What to work on: Copy the lines word for word, from the line that contains "Examining the picture" through the line that contains "What distance do".

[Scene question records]
_ _ _ _ _ _ _

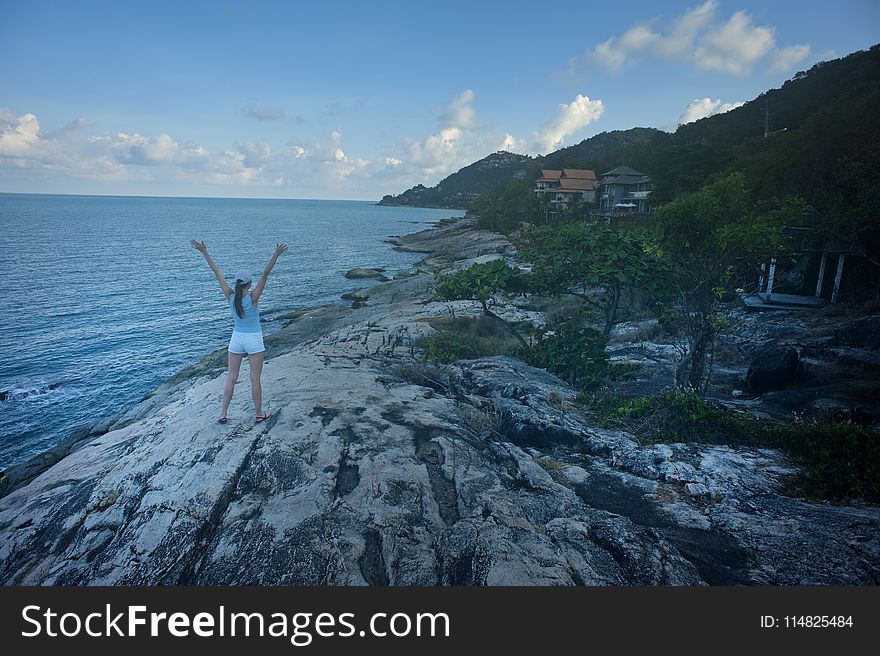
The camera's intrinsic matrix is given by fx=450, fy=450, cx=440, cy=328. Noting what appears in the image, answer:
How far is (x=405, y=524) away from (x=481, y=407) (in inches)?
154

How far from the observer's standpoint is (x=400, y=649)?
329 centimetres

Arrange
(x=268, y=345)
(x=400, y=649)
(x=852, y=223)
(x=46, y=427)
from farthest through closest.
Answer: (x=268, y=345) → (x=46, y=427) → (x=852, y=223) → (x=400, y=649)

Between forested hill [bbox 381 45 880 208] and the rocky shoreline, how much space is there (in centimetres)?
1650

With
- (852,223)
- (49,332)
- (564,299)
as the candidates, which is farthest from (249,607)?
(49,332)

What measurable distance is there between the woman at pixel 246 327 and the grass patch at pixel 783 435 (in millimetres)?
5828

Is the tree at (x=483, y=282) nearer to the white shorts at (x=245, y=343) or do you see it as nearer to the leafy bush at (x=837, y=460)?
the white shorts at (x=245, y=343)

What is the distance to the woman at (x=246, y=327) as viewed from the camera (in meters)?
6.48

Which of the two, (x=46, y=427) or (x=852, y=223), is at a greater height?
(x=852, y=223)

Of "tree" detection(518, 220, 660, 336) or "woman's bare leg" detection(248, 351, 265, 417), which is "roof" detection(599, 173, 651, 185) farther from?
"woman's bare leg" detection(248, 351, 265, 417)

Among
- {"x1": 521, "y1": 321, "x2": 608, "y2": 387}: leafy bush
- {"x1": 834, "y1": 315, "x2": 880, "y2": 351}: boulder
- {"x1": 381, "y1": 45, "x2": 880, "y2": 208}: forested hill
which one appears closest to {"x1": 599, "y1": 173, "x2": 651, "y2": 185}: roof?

_ _ _ _ _ _ _

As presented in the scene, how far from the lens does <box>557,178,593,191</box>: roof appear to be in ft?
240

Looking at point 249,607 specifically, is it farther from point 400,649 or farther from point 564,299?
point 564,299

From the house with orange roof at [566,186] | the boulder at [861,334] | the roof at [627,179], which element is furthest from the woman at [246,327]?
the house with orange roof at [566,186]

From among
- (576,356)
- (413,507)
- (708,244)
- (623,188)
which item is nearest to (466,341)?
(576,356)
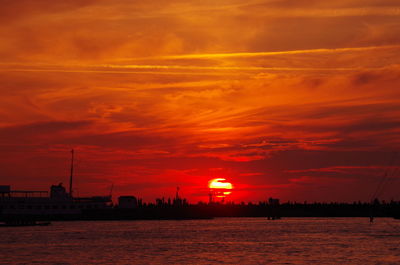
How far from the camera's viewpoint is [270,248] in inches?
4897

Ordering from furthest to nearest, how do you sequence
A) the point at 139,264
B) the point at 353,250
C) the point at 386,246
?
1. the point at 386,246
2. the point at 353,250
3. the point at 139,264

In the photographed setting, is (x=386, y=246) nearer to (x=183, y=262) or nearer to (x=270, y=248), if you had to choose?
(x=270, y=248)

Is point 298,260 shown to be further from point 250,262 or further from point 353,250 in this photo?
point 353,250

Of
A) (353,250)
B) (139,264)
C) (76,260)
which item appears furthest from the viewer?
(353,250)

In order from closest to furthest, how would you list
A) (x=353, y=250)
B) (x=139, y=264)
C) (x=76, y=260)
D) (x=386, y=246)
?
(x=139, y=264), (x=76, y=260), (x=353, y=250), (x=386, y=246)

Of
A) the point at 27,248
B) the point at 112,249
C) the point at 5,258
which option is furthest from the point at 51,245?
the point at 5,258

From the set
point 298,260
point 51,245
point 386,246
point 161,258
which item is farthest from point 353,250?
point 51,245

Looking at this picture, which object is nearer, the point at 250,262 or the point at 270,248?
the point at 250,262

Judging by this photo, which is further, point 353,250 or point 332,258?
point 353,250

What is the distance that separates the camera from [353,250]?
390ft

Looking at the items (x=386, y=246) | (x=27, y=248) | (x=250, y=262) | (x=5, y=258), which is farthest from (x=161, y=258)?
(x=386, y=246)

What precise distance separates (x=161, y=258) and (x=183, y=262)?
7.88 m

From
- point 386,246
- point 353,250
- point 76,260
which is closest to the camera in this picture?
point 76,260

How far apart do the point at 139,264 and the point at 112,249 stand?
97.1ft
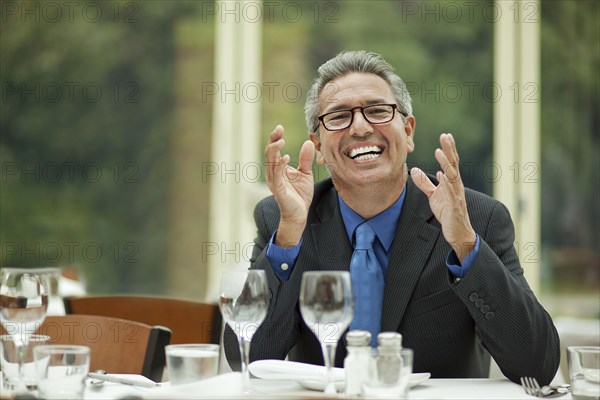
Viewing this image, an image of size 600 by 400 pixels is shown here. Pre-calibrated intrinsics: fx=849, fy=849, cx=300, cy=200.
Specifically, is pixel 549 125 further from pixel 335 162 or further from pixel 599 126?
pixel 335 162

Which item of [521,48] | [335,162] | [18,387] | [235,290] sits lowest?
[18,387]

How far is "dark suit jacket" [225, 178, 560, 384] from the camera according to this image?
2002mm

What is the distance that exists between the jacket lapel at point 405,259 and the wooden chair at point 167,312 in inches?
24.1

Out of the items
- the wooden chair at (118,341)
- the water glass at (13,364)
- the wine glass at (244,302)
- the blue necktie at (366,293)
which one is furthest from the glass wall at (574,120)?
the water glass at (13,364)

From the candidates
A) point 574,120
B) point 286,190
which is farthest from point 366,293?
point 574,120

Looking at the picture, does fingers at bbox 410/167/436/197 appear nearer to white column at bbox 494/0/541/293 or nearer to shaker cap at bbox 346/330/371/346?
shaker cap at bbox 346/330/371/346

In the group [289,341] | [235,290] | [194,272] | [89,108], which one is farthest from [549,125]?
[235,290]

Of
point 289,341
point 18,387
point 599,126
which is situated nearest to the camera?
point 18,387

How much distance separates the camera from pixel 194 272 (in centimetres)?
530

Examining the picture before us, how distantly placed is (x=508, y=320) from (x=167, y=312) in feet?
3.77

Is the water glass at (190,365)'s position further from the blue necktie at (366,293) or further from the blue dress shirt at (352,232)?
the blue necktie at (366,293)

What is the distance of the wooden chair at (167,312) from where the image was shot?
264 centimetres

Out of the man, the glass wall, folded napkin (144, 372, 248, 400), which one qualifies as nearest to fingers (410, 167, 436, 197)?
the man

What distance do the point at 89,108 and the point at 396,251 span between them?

_ _ _ _ _ _ _

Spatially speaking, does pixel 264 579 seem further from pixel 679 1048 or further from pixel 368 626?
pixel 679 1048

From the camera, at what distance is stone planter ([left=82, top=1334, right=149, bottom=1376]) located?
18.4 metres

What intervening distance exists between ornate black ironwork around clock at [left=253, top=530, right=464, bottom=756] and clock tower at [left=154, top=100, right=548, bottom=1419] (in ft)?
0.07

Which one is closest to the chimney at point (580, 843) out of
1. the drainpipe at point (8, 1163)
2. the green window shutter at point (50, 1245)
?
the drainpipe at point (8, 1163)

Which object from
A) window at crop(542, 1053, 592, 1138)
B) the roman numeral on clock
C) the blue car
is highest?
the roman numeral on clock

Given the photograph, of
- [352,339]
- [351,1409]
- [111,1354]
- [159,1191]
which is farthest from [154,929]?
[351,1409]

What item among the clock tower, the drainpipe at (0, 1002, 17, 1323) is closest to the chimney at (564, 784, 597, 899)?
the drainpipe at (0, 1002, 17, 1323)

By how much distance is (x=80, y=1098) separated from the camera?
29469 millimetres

_ _ _ _ _ _ _

Task answer:
Examining the picture before us, how distantly placed is (x=508, y=320) from (x=167, y=312) in feet?
3.77

Is the water glass at (190,365)'s position further from the blue necktie at (366,293) or further from the blue dress shirt at (352,232)?
the blue necktie at (366,293)

What is the distance of the wooden chair at (167,312) from where the image was shot?
264 centimetres

Out of the man, the glass wall, folded napkin (144, 372, 248, 400), which one qualifies as nearest to fingers (410, 167, 436, 197)?
the man

What distance do the point at 89,108 and the point at 396,251 span between them?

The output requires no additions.